[What is required]
Quote the records in full and leave their pictures out.

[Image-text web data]

++++++++++++++++++++

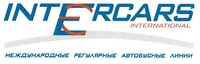 INTERCARS INTERNATIONAL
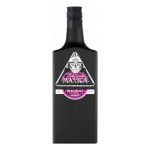 Κρέμα Λικέρ Maxica Τεκίλα και Φράουλα (70 cl)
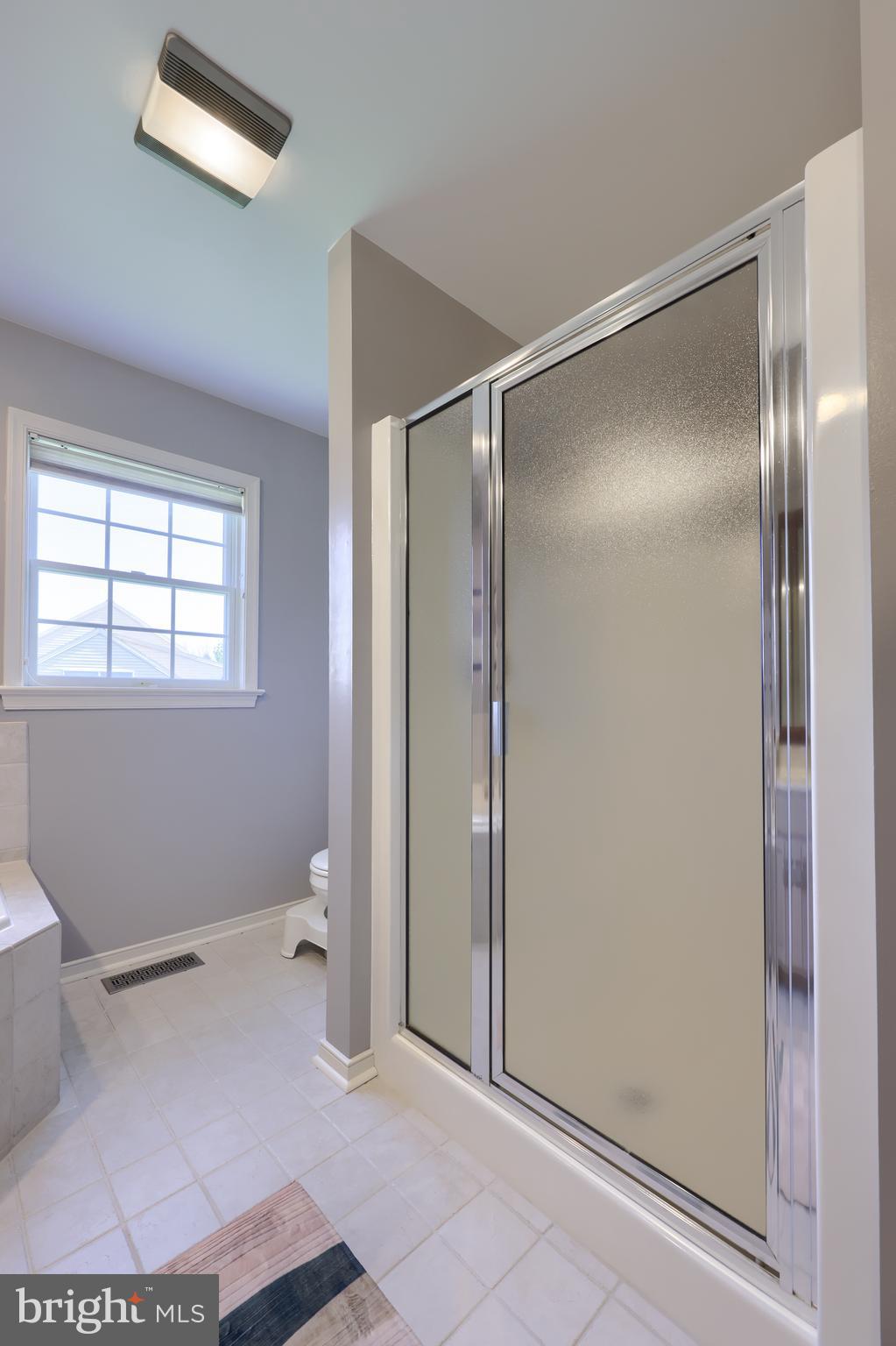 BACHMAN RUN - Residential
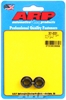 M10 X 1.0 12pt nut kit - image 1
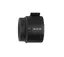 Swarovski TMA-52 DS thermal monocular adapter for tM 35 og Swarovski DS
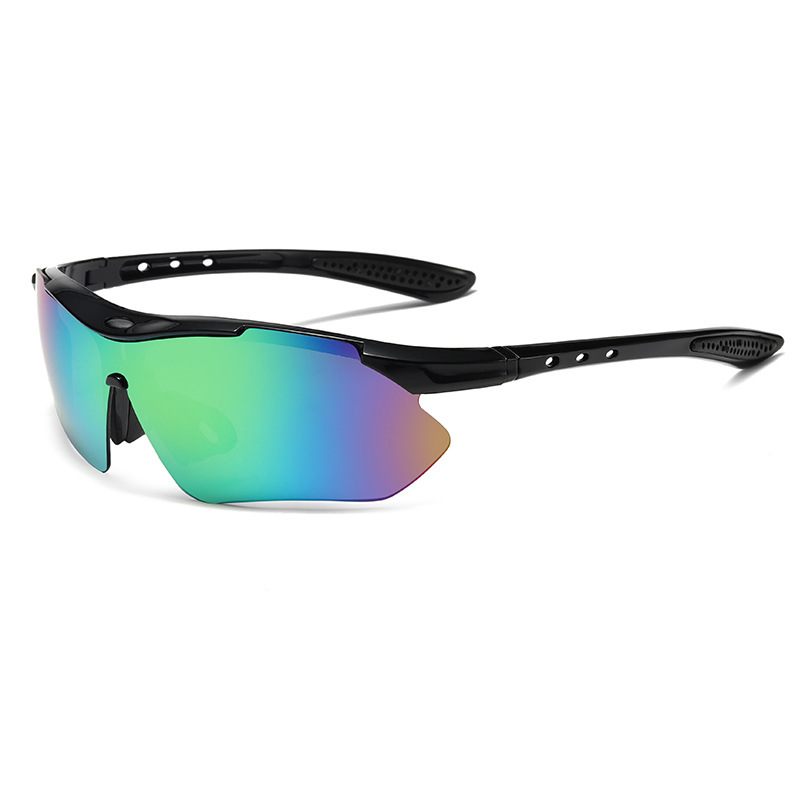 Солнцезащитные очки для активн – обзор и цена Sunglasses Aviator Polarized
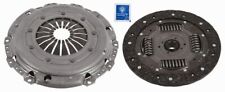 SACHS 3000 951 629 Kupplung Kit für AUDI SEAT SKODA VW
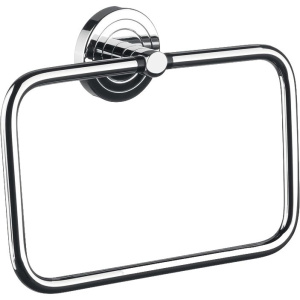 Полотенцедержатель Emco Polo 0755 001 00 Полотенцедержатель Emco Polo 0755 001 00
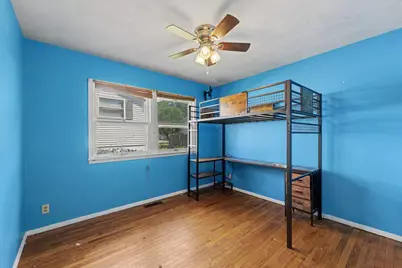 1004 Frank Drive, Champaign, IL 61821 - Photo 22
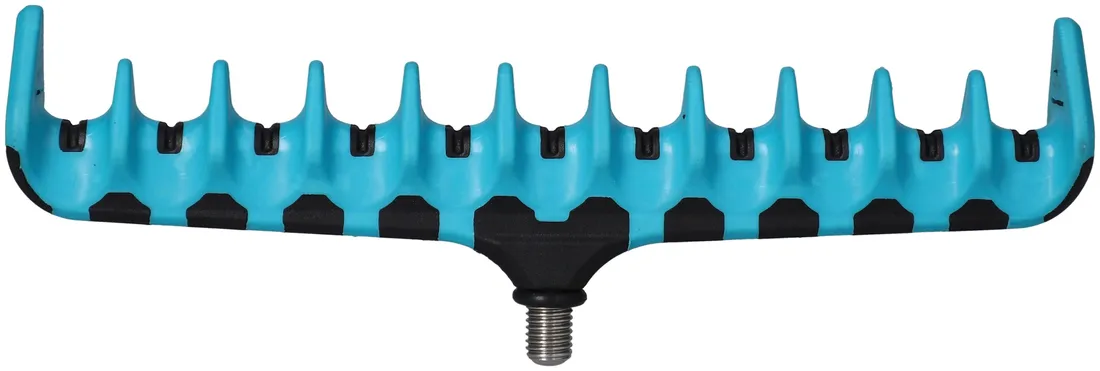 podporka-nasadka-feeder-mikado-multi-rest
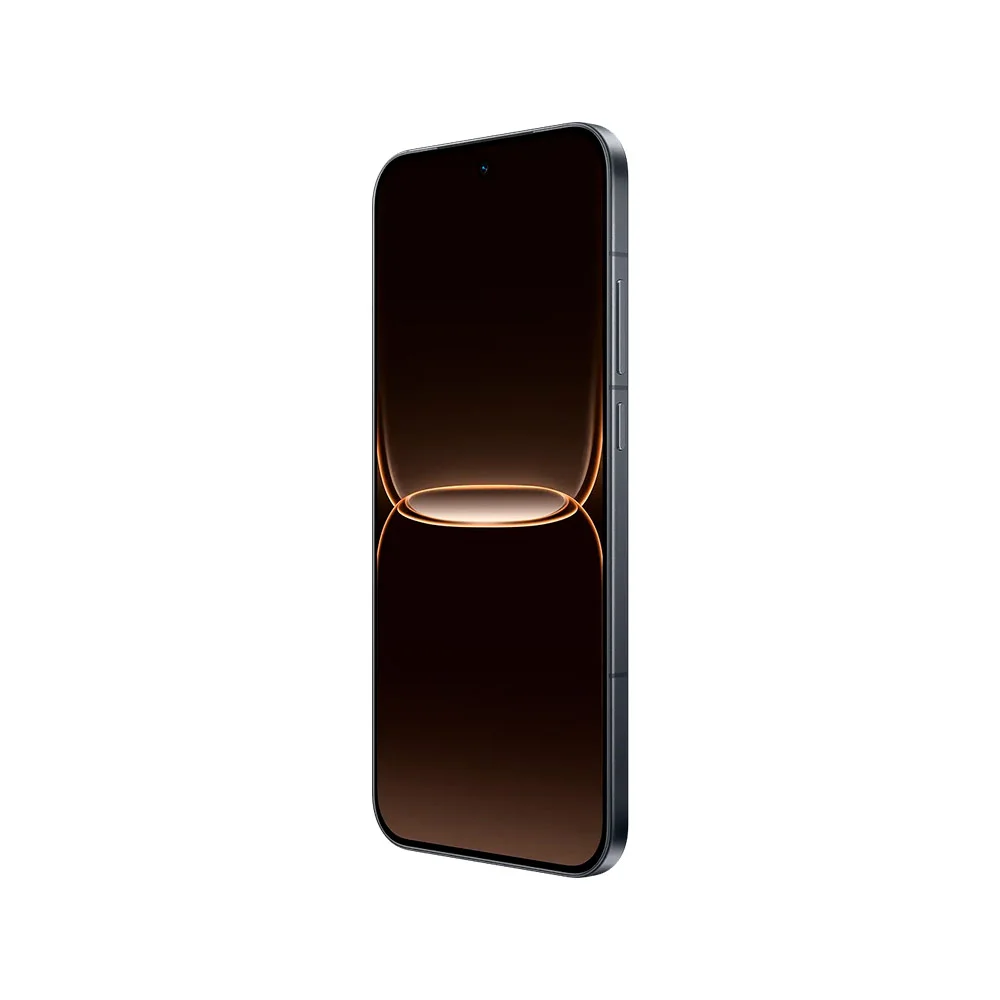 Смартфон Realme Neo8 16/256Gb Gray (Серый) CN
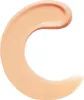Maybelline New York - Fit Me Fresh Tint Foundation - 01 Produktbild-Vorschau 2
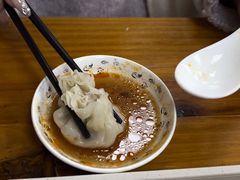 -枫泾丁氏烧卖(枫丽路店)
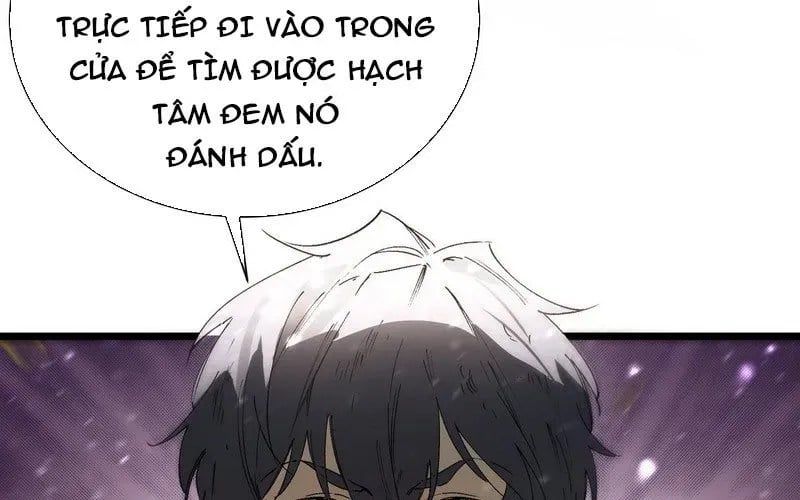 Thánh Hiệp Sĩ Cấp Sss Chap 108 - Next Chap 109
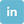 网站攻击软件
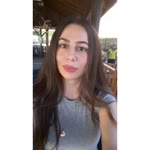 Elif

++++++++++++++++++++

[Exercise answer]
 INTERCARS INTERNATIONAL
 Κρέμα Λικέρ Maxica Τεκίλα και Φράουλα (70 cl)
 BACHMAN RUN - Residential
 M10 X 1.0 12pt nut kit - image 1
 Swarovski TMA-52 DS thermal monocular adapter for tM 35 og Swarovski DS
 Солнцезащитные очки для активн – обзор и цена Sunglasses Aviator Polarized
 SACHS 3000 951 629 Kupplung Kit für AUDI SEAT SKODA VW
 Полотенцедержатель Emco Polo 0755 001 00 Полотенцедержатель Emco Polo 0755 001 00
 1004 Frank Drive, Champaign, IL 61821 - Photo 22
 podporka-nasadka-feeder-mikado-multi-rest
 Смартфон Realme Neo8 16/256Gb Gray (Серый) CN
Maybelline New York - Fit Me Fresh Tint Foundation - 01 Produktbild-Vorschau 2
 -枫泾丁氏烧卖(枫丽路店)
 Thánh Hiệp Sĩ Cấp Sss Chap 108 - Next Chap 109
 网站攻击软件
 Elif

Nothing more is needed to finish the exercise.